How does it work? Theanine has a chemical structure very similar to glutamate, a naturally occurring amino acid in the body that helps transmit nerve impulses in the brain. Some of the effects of theanine appear to be similar to glutamate, and some effects seem to block glutamate.”

Tea causes changes in body chemistry that rejuvenate, relax, enhance the ability to think, and change mood. The biochemical changes provoked by tea are scientifically supported, and they’re not due to caffeine alone. It can prevent depression and lower blood pressure.  Even though tea does contain caffeine, research shows that L-theanine neutralizes the speedy, jagged, bad effects of caffeine without reducing its mind-energizing, fat-burning features.  In fact most of the people that start drinking green tea in my clinic tell me that they don’t notice that it keeps them awake at night.  In fact, I would say most people report an improved quality of sleep with frequent green tea drinking.   That being said, one of the participants in the last Matcha class that I had came back and said she was wired from all of the tea we sampled in class.  Oh well, I guess not everyone has the same experience.

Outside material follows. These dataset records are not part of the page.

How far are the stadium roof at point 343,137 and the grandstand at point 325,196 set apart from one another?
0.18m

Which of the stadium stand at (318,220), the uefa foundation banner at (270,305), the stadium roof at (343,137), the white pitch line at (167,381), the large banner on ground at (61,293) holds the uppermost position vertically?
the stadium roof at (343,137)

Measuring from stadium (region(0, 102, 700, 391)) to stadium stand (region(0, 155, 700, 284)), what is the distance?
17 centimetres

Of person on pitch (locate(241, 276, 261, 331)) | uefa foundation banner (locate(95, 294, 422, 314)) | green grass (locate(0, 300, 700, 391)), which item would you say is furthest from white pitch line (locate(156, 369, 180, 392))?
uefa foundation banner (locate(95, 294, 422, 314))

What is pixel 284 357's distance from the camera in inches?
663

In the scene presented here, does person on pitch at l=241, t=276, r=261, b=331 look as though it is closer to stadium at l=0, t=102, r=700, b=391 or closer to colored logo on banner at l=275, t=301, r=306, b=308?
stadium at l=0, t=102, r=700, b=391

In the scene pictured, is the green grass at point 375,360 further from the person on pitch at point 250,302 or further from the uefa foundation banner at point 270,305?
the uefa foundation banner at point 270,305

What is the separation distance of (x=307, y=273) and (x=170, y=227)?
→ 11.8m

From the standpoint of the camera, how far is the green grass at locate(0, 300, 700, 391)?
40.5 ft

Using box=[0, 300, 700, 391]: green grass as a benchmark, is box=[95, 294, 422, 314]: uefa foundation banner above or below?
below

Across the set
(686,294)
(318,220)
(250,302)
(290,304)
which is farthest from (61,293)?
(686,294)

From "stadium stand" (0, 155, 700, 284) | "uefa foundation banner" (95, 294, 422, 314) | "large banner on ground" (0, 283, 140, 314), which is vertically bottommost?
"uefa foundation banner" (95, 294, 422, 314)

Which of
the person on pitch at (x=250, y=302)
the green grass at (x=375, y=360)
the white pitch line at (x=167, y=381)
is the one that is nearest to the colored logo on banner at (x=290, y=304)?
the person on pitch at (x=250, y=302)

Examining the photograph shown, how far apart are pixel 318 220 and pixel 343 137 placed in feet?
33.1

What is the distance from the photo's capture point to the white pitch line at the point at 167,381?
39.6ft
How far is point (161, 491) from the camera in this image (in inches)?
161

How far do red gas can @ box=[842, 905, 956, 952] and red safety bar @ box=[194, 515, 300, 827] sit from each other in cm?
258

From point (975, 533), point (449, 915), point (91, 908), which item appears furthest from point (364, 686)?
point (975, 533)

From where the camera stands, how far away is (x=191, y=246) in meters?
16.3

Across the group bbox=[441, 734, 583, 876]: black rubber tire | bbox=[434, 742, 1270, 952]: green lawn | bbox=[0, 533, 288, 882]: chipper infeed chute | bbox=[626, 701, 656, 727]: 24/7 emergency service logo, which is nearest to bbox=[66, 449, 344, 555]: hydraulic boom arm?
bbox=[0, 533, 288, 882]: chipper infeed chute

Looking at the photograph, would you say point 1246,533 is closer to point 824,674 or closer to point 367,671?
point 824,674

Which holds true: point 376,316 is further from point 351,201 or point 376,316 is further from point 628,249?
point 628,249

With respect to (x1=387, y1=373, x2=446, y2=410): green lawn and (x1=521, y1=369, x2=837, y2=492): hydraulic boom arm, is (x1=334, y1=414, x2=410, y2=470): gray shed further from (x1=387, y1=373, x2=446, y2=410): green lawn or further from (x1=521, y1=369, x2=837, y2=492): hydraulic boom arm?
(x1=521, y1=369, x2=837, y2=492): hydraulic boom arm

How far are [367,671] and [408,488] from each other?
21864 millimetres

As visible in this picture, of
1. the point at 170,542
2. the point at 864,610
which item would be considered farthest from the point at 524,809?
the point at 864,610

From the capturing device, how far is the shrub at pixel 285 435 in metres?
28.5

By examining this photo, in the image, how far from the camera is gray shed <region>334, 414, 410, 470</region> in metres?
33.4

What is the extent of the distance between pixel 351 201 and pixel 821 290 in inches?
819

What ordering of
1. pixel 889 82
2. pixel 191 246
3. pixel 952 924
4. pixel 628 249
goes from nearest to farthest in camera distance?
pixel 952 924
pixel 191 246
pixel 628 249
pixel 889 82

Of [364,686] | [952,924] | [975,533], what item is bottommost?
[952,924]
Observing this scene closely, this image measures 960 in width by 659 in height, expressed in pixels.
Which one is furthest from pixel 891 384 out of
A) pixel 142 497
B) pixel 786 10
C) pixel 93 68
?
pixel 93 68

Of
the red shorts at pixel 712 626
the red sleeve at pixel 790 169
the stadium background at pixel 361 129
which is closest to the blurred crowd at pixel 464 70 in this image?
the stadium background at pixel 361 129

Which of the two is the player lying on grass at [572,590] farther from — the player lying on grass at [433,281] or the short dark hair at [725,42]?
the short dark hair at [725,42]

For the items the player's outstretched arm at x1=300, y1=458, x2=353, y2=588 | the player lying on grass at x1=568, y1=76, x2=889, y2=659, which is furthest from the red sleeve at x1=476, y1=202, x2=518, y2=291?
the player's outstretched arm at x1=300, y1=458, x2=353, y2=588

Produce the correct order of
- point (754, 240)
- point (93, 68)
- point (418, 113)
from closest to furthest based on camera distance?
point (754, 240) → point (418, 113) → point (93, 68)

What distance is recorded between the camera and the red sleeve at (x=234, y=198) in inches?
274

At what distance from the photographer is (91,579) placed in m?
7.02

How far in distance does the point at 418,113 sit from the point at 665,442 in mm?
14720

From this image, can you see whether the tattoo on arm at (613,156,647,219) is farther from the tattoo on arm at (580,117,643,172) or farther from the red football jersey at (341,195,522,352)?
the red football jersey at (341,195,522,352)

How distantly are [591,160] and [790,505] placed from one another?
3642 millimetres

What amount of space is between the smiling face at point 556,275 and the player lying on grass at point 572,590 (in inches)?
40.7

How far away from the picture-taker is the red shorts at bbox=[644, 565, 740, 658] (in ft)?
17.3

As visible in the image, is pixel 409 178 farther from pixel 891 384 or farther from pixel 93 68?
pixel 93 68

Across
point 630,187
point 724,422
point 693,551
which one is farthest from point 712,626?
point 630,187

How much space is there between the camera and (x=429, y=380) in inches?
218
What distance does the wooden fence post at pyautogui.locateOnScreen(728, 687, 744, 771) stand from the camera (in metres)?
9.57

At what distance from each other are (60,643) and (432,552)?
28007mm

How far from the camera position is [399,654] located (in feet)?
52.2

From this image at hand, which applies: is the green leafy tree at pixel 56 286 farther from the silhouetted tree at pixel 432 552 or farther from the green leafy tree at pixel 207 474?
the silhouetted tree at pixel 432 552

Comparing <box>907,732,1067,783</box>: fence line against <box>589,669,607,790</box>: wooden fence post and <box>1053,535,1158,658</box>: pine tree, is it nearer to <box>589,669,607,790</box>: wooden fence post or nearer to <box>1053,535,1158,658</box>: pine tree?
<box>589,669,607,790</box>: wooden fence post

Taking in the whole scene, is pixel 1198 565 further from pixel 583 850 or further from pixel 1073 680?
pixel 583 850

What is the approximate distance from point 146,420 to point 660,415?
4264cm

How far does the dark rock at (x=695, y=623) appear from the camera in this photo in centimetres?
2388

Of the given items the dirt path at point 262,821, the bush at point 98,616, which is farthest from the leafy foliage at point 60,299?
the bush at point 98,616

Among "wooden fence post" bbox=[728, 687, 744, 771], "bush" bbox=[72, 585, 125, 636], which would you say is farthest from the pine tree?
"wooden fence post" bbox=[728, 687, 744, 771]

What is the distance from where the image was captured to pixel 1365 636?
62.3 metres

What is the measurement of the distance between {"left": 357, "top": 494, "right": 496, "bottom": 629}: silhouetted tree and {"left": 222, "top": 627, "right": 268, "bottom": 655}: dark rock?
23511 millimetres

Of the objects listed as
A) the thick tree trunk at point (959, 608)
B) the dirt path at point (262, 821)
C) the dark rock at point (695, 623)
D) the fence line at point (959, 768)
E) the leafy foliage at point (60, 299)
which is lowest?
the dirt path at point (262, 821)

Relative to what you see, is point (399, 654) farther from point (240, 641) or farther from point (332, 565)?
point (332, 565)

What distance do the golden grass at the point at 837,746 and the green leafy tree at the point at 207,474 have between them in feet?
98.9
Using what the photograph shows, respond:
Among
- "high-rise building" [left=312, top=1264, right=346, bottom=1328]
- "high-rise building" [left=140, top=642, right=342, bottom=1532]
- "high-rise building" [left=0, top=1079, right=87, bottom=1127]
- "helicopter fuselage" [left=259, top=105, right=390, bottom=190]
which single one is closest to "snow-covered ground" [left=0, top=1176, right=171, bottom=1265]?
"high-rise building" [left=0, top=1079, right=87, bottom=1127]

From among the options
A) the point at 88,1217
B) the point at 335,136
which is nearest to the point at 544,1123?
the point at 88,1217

L-theanine’s effect on the brain, when shown on an EEG  actually will reveal the waves will smooth out, but not flattened out altogether.  With L-theanine the body remains relaxed, the mind is calmed, but no drowsiness occurs. This is the same kind of pre-sleep relaxation that sleep therapists hope to achieve in their patients.

L-theanine is one of few supplements that can cross the blood-brain barrier and positively affect brain chemistry,  its mood-modulating effects have led to L-theanine being patented as a mood enhancer.

Researchers in Japan did a study in which 200 mg of L-theanine was given daily to patients and  their sleep patterns were recorded.The L-theanine didn’t cause the subjects to sleep any longer, but it did cause them to sleep deeper which made them report that felt like they slept longer than they actually did.

Theanine has also been shown to significantly lowers blood levels of alcohol.  Enough that researchers in Japan have done studies with mice showing the protective effects that it has on the liver.

A Chinese study of 14,000 people found that drinking tea slashes the risk of stroke by 40%.  If enough theanine is present in the blood stream at the time a stroke occurs, the damaged area will be significantly reduced.

I have witnessed first hand the mood enhancing effects of green tea.  In myself, my family, and in my patients.  In Finnish research the subjects that drink 5 or more cups of tea rarely if ever report depression whereas those who drank none reported significantly more depression.